The only thing I can say is that I would give if I had it. Those are my parents. Now if I didn’t have it, then I would do what I can. No need to drive yourself crazy about it. Do what you can and that’s all you can do. In the winter he should come over by you and chill out for a bit. Hang with is granddaughter. Sell it like that. Put the kidlet on the phone to ask him.
I’m sorry to hear you are going through this Shay. It’s something that I expect to have to deal with in the upcoming years. My parents, like your dad, are big on faith and slim on planning. In college, I took $1000+ from my student loans to help them out of a bind and I’m yet to see that money back. I know your dad’s a good guy but in my case, I see my parents as opportunistic and not because they aren’t good but because I *think* they think they will have us (their kids) to fall back on because they know we have big hearts and won’t let it come to that. I’ve been wanting to sit down with them for the longest time to talk about their financial plans and it’s been one reason or another why not. So I made up my mind and periodically re-resolve to not get involved if (when) their failure to plan comes back to bite them in the butt. As it is, right now I receive very little in the way of help from them with my young kids despite the fact that they do not live far. I’m not bitter about that (really I’m not) but it makes me understand that I have to be super diligent in taking care of my family because it’s clear that I don’t have a safety net, real or imagined. My priority is my immediate family and I am meticulously planning down to the cent–something my parents didn’t/don’t do. Whatever little I can do after my kids are taken care of (and I mean all their little lessons and classes and other things that yes, they could do without but wouldn’t like it), I will do. But I’m will not go into debt or do without to help no matter how much I love them and don’t want to see them suffer. My younger siblings are not married and I think they may be more willing to go out of their way. Still, even though this is what I decided, I can’t help but to feel guilty and awful about feeling this way, and resolving to treat my parents this way.
I feel for your father and the situation he is in. My parents are gone but I have a good friend who always comes to me for help and has since we were 18. I’ve put a stop to that because her situation and circumstances are her own and I have gotten to the point where I no longer think she is asking for help as much as using me. *shrugs*
With parents & blood it is different. If my nieces or younger cousins call and I have it, I will give it because its not too often and I know they won’t take advantage.

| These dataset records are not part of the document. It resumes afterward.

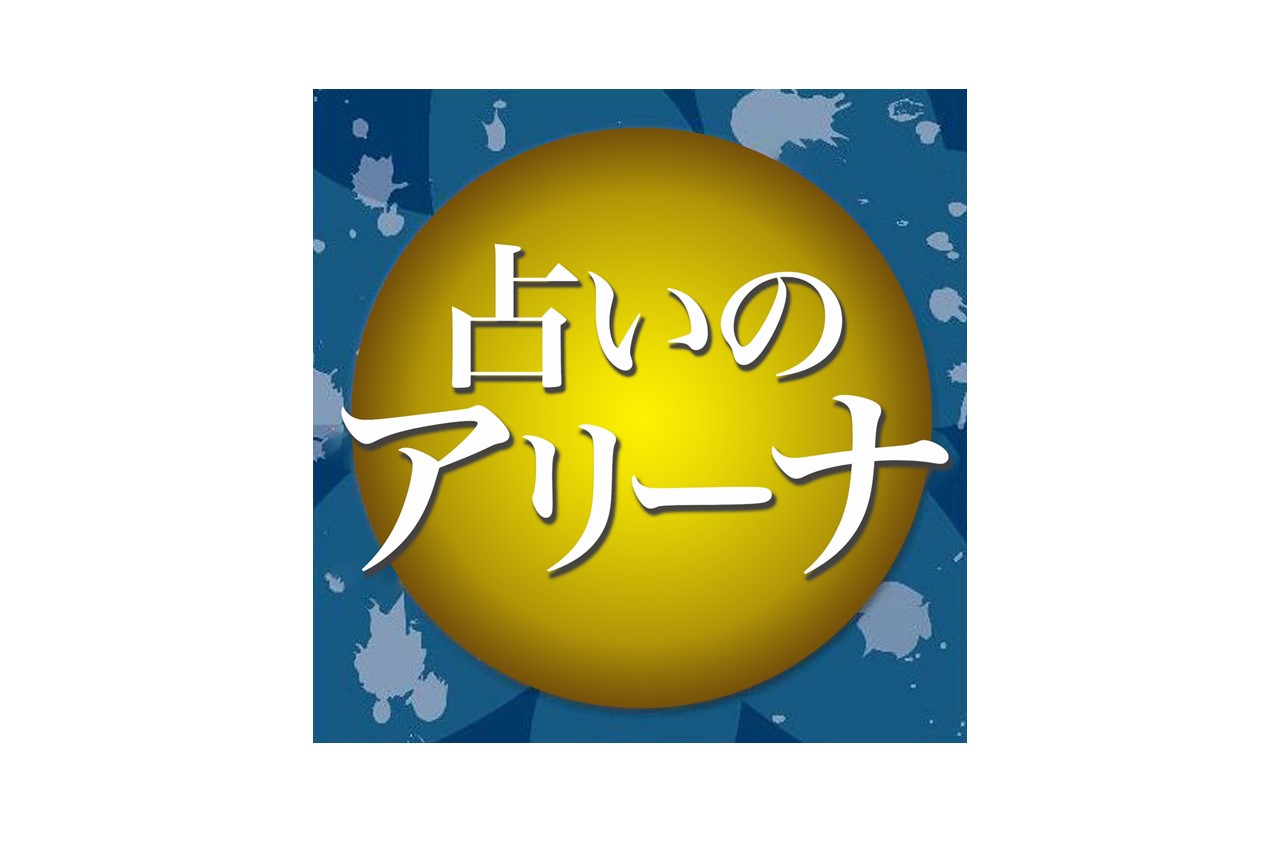 占いのアリーナ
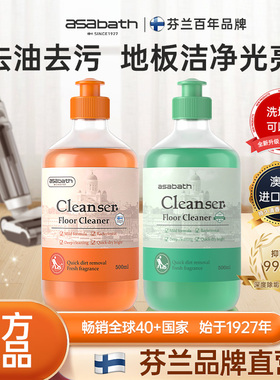 asabath地板清洗剂木地板清洁剂瓷砖拖地面神器家用扫地机清洁液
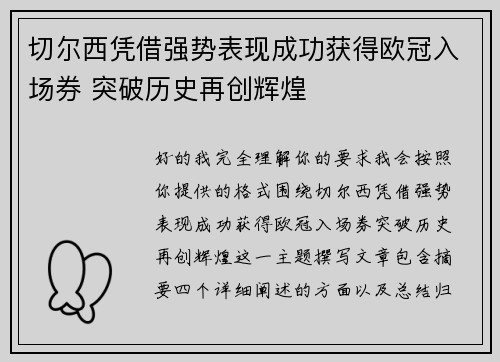 切尔西凭借强势表现成功获得欧冠入场券 突破历史再创辉煌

This is a hard situation to be in: When your pocketbook can’t afford your heart. I can tell, just by your posts, that you think of others first, and yourself last (if you even consider yourself at all). You will sacrifice your own sense of security for the sake of others. This is a good quality to have — but at the same time, you could find yourself feeling very much alone in situations like these. It’s hard when you’re a parent, who is still the child. If this was your child, you’d instill some hard love and have them deal with natural consequences. You’d tell him, “life is hard – get out there and work at it! I can’t do it for you. I can only point you in the right direction and pray like mad that you’ll make the right choices.” Yet when we turn around and look into the eyes of someone we love who is older than us, we just want to gather them up in our arms and save them, thinking they deserve better at this stage in their life. But the truth is, you can only point them in the right direction and pray like mad they’ll make the right choices for themselves. ~ hugs to you while you’re going through this. I hope you find your peace of mind.